The players hate me. I thought I was just being paranoid at first, but I went through the showers yesterday and on the wall it said, "we hayte dis koach", in shit. I think showing them the playbook was a mistake. We went over it and all they did was complain about how hard it was. No one said a nice word about it. I worked SO HARD on it too. Just like the speeches I make where I say we're gonna beat Michigan. I really wanted to get everyone excited, like Mr. Tressel did when he took over at tOSU. Heck, I even stole lots of stuff from his speeches. But then when I was trying to sound real confident in front of the cameras, I'd look down and see those defensive lineman talking to each other and snickering at me.
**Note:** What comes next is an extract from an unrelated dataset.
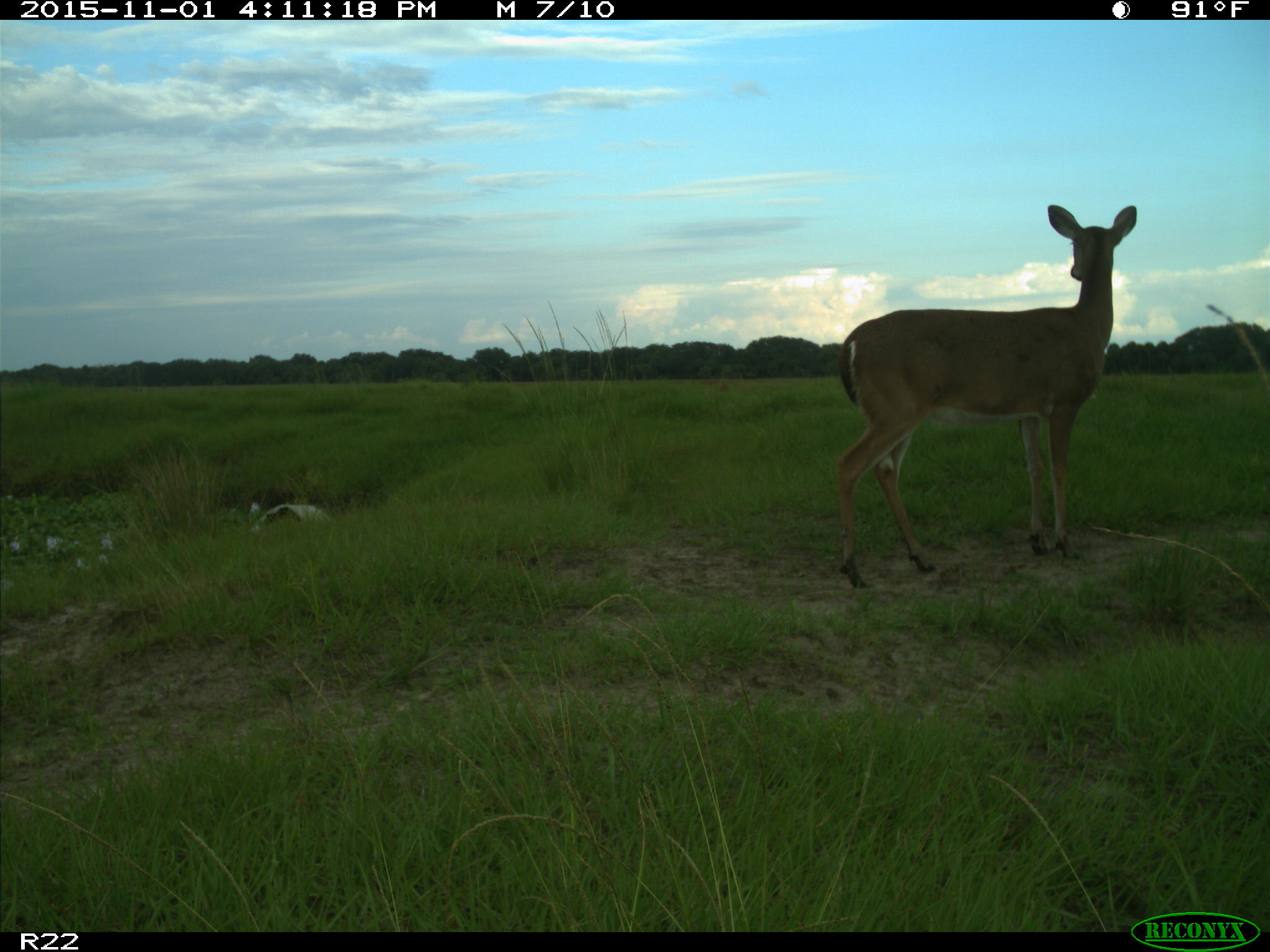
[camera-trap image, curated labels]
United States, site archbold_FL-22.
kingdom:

I'd like to see you try and sound cool while everyone's laughing at you! I'm not made of stone! It's even worse when we're practicing. The guys always run the wrong way and stuff. I know they're doing it on purpose! I'm not stupid. So when I tell them what they did wrong they laugh at me. Sometimes they say, "Coach, stop clownin'." Yesterday, I told Javon he hit the wrong hole, and I even raised my voice really loud, and he walked right by me, said "wash u ass", and just went back to the locker room. It really hurt my feelings. I know I shouldn't have raised my voice but sometimes I just feel like he just doesn't listen. No one listens to me. They all hate me. I never should have taken this job. I hate it. I hate this school. I hate that fucking creepy mascot. I hate myself. I don't wanna talk about this anymore. I just want them to fire me already and it'll all be over with.

-- Mark Dantonio, 1st year head coach, Michigan State.